The Electoral Commission's report into the government's postal voting experiment has been greeted with predictable cries of "told you so".
By Nick Assinder
BBC News Online political correspondent
Opposition parties lost no time in seizing on the findings to claim they proved they had been right all along when they attacked the government over the way it was running the experiment.
Ministers are counting the cost of taking the all-postal vote plunge
It will certainly prove highly embarrassing to ministers - notably Deputy Prime Minister John Prescott, who ran the pilot scheme - because their opponents had indeed warned them they were rushing into the experiment, possibly for political motives but more likely out of desperation to increase turnout, and were likely to muck it up.
And that is pretty much what the Electoral Commission has found.
There is no suggestion in its report of gerrymandering, although there is still the unresolved question of just how much fraud played a part in the experiment.
But it does paint a pretty clear picture of chaos, rush and confusion. And it concludes that all-postal voting is no panacea.
And its wider conclusion that voters should be offered a choice in the way they vote is likely to receive widespread support.
It certainly seems that many MPs, possibly most, now believe the time is right to look at alternative methods of voting.
The desperately poor turnouts in recent elections sparked a mild panic among politicians who feared they were in danger of losing legitimacy.
But the report probably shows one thing more clearly than ever - that the problem does not primarily lie within the voting system.
The all-postal experiment did indeed improve turnout by around 5% in those areas where it was used - good in itself but clearly no revolution.
And it is impossible to tell just how much of that was due to the novelty value which might quickly wear off.
At the same time it actually annoyed those voters who prefer the traditional, some say more engaging, method of visiting a polling station.
And there will now be a debate about whether voting is so important that it should require some effort, or some more symbolically significant action than simply filling in a form.
So, leaving the looming regional assembly vote aside, it seems highly unlikely there will be much more of this in the near future, at least this side of the next general election.

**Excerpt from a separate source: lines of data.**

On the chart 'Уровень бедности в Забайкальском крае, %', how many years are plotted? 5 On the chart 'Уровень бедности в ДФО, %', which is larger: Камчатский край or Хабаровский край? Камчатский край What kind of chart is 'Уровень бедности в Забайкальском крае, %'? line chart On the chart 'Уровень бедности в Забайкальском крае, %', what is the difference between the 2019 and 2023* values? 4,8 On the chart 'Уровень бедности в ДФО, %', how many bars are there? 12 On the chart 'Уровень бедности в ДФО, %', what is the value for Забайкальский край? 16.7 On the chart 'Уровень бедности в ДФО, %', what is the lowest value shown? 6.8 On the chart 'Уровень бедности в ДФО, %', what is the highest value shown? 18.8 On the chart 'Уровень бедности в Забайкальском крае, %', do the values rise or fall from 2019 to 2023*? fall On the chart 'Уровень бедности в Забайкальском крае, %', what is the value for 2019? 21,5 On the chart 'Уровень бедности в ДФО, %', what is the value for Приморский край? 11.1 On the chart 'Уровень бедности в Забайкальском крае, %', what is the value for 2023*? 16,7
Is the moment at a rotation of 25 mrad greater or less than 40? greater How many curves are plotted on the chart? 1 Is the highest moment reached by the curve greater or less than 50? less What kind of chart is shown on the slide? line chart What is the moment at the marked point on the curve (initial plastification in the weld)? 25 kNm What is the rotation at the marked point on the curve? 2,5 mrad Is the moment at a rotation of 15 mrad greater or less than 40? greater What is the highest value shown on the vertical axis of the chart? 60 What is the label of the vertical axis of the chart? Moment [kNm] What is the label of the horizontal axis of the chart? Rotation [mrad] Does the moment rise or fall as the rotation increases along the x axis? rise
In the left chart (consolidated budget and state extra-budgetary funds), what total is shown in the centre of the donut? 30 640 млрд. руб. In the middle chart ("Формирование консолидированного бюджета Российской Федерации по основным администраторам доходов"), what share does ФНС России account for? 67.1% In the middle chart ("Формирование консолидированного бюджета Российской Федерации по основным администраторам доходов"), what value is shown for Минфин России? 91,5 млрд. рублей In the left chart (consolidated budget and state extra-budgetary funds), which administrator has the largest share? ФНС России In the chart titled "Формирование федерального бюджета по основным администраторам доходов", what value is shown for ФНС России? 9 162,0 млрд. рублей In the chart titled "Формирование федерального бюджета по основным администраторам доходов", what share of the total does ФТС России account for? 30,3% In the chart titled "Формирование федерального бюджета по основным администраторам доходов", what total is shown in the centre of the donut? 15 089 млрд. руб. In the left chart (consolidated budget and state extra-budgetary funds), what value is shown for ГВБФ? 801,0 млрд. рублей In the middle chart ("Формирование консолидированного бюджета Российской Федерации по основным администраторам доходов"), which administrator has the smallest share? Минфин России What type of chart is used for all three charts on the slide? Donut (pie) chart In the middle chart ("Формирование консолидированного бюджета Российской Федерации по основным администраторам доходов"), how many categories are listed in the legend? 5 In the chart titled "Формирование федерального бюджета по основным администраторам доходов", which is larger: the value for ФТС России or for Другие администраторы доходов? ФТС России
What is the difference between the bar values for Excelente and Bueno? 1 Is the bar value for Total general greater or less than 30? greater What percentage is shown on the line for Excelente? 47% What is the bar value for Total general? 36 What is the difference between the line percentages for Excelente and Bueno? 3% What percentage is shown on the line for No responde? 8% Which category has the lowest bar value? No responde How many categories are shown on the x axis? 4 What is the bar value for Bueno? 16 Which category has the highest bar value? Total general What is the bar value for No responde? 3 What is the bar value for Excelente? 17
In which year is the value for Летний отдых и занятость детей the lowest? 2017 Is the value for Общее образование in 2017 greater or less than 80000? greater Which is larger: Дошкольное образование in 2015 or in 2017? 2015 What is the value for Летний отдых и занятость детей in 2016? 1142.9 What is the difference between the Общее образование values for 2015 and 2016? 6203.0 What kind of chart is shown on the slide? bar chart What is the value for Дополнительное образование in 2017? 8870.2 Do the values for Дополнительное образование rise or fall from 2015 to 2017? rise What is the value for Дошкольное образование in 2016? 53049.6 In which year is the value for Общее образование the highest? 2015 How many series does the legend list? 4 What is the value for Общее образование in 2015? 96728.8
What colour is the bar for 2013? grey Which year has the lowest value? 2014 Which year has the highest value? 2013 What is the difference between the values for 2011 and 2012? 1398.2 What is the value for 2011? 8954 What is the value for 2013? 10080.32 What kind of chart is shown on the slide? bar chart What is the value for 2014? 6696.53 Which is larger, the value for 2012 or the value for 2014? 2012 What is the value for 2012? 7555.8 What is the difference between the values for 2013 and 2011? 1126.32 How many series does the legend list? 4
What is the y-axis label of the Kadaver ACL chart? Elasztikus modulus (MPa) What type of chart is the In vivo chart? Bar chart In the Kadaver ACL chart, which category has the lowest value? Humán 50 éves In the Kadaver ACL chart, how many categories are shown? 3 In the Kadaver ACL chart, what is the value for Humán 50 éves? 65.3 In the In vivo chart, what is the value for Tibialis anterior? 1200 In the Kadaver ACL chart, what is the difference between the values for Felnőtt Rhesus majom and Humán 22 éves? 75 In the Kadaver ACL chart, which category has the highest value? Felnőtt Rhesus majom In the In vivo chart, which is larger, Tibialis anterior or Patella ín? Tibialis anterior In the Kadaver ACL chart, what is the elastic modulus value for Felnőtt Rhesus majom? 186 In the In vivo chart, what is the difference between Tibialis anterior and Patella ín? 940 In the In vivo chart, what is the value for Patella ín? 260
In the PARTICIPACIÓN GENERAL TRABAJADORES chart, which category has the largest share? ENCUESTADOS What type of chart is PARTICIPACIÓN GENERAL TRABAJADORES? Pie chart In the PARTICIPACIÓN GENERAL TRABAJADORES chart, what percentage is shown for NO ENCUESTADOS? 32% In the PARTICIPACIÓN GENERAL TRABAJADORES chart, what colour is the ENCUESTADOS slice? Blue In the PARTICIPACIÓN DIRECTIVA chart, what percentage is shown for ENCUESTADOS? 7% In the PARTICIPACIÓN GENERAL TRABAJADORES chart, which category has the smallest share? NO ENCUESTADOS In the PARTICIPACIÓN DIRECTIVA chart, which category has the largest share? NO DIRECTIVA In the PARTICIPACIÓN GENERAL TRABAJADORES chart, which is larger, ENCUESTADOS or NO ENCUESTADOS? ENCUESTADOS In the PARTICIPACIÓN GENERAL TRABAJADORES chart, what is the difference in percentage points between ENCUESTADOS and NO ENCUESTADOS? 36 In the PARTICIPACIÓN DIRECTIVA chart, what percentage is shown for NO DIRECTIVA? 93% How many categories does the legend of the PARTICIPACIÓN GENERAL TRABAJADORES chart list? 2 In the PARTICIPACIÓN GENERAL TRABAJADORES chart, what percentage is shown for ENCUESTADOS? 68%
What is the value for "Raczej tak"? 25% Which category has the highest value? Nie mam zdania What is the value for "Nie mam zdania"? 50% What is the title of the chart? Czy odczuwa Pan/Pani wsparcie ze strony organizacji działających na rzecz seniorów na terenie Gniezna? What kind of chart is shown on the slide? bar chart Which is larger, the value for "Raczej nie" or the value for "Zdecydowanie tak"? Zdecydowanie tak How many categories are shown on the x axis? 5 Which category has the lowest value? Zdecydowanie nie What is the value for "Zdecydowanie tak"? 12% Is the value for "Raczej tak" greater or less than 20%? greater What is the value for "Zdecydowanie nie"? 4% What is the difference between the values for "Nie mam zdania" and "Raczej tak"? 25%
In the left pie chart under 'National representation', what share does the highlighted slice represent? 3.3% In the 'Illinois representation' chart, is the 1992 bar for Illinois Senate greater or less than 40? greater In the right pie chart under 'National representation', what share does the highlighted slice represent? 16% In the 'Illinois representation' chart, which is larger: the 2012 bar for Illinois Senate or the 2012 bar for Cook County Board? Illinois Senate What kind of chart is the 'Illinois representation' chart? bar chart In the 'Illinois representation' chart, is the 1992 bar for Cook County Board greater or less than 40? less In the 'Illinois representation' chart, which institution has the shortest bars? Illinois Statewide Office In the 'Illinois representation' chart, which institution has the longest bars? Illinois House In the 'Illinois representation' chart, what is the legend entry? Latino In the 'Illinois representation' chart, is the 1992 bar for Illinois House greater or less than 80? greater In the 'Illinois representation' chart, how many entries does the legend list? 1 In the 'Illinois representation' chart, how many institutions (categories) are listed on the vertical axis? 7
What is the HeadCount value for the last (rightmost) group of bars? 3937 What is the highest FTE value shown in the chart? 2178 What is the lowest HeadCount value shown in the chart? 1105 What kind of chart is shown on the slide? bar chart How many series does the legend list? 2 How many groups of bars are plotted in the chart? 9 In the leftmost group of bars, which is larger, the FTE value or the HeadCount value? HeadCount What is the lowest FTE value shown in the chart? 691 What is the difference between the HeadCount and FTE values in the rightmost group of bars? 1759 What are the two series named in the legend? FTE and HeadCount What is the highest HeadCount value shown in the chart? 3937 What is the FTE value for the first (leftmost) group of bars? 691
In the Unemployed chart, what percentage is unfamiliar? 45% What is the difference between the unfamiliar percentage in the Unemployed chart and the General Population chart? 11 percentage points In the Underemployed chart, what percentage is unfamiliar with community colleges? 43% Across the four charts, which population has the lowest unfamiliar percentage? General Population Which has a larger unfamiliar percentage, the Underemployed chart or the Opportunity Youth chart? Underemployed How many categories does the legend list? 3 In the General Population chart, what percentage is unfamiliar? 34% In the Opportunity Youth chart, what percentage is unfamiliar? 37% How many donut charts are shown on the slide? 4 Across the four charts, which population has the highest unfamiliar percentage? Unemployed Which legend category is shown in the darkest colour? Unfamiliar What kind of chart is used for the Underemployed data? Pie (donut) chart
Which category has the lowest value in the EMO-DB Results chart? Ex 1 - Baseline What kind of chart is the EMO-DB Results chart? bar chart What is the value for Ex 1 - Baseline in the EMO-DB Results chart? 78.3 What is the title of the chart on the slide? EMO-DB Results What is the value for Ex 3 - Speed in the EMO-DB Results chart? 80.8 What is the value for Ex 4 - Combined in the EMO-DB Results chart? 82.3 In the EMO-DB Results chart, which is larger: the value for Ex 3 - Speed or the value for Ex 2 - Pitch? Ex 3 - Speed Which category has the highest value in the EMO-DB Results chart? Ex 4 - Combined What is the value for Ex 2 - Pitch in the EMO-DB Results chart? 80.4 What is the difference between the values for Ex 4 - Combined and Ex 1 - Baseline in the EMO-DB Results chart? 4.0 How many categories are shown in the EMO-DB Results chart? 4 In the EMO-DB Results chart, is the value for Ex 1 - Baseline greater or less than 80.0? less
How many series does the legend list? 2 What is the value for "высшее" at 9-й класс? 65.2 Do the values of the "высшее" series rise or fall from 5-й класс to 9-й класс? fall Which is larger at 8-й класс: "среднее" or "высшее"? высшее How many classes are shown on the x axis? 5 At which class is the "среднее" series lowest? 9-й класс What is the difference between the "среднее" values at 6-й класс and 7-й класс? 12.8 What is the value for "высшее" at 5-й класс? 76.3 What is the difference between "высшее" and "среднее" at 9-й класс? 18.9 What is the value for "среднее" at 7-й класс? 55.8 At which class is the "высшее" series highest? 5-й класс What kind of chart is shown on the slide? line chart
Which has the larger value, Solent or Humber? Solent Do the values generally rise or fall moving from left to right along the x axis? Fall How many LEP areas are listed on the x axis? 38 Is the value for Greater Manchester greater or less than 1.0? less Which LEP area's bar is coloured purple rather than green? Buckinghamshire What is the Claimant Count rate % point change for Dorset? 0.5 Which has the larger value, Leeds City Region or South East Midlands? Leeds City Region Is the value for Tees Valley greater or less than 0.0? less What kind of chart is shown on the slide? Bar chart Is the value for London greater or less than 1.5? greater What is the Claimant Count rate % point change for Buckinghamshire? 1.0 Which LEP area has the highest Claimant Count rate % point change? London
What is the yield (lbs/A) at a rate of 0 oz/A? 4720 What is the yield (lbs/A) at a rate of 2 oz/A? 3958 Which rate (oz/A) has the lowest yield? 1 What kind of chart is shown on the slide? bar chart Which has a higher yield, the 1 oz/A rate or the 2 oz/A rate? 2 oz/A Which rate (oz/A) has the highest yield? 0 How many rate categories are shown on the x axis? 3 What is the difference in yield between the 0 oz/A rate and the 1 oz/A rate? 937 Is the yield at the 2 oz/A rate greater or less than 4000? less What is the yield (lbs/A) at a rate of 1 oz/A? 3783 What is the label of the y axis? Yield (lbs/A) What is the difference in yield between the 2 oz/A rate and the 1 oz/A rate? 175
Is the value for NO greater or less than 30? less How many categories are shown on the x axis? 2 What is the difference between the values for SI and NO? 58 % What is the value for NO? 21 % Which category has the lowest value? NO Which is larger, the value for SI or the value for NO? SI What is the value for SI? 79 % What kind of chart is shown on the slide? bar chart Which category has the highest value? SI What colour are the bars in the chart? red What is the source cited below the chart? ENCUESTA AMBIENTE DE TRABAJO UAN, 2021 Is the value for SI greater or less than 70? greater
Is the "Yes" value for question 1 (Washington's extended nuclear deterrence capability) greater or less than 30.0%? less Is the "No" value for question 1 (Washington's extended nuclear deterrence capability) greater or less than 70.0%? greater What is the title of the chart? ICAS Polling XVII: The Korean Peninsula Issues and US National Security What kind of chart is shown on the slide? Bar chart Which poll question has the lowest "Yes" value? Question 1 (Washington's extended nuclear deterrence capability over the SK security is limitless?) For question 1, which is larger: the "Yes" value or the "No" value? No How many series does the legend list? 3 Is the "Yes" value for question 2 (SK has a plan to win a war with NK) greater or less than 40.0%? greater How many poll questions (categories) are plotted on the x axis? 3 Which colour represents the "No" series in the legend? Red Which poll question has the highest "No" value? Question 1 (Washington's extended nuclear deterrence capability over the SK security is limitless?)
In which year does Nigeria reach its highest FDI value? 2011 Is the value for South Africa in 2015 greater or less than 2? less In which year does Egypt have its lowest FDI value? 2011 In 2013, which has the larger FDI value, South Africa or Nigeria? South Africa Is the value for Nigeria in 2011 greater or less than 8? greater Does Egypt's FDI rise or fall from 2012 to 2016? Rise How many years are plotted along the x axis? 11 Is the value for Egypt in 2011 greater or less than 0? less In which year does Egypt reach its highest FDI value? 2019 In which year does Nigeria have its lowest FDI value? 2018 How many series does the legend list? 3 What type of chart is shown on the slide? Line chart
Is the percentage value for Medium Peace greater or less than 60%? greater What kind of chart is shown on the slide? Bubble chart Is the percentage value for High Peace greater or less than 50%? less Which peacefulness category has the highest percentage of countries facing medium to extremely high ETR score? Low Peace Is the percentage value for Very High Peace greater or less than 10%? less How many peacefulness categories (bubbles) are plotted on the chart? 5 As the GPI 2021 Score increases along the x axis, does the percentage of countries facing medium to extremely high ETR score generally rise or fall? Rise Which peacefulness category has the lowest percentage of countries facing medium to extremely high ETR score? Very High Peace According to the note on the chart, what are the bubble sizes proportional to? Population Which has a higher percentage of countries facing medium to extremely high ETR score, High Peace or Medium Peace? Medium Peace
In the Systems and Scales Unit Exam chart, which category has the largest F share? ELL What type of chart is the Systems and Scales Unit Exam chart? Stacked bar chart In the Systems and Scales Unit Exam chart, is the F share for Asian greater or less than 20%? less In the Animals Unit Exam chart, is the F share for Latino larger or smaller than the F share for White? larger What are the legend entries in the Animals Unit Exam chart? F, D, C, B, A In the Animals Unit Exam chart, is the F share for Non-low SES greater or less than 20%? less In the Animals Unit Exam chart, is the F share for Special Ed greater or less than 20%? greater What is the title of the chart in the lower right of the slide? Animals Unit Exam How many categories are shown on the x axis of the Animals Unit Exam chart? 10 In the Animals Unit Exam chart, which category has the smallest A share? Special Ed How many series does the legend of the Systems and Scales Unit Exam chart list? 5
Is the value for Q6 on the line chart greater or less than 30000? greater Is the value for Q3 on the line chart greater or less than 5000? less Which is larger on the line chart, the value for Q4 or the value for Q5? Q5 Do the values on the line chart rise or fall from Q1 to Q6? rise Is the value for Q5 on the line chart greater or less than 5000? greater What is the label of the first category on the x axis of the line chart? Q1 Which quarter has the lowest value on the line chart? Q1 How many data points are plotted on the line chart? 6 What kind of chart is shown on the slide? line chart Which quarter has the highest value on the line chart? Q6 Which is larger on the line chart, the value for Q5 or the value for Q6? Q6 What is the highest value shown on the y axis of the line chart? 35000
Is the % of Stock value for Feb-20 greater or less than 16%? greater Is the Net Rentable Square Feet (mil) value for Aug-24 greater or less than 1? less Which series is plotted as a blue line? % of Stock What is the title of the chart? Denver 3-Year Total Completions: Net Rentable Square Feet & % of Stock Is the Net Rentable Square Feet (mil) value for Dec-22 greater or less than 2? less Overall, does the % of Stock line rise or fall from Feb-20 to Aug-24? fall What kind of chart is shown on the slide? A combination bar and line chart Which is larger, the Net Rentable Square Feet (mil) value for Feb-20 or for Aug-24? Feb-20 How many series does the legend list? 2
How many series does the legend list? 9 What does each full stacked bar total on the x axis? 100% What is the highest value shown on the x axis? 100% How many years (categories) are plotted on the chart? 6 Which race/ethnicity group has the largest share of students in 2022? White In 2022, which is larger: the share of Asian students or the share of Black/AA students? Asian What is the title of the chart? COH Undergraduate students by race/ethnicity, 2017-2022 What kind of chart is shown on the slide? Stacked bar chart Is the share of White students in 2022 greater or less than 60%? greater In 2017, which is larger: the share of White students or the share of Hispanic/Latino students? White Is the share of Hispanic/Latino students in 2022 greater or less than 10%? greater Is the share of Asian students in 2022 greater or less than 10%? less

The overwhelming finding is that any future proposals should be approached with caution and detailed planning.
Meanwhile, politicians will have to address the other, far more important part of this voting equation - their part in it.
If the question is: "why are people not voting any more?" - then the answer is clearly not simply because of the voting system.
Offering the electorate a variety of ways of voting is probably no bad thing.
But the bigger question remaining is about what politicians need to do to re-engage with voters.
There appears to have been a significant shift in recent years in the way politicians, as a class, are viewed by the electorate.
The issues of sleaze and trust appear to have played a part in this change, along with the old complaint that "there's nothing to chose between them".
And all the parties accept they need to address those issues if they are to change voters' habits.
At the same time, there is evidence that when electors believe there are big issues at stake or that they can make a real difference then they are as willing and eager as ever to go into the polling booths.
The recent European elections appear to have been a good example of that.
So the answer to the question about turnout is, unsurprisingly, more complex than simply changing the voting system.
And, rather than answering that question, the voting experiment may have served to concentrate minds on that bigger question.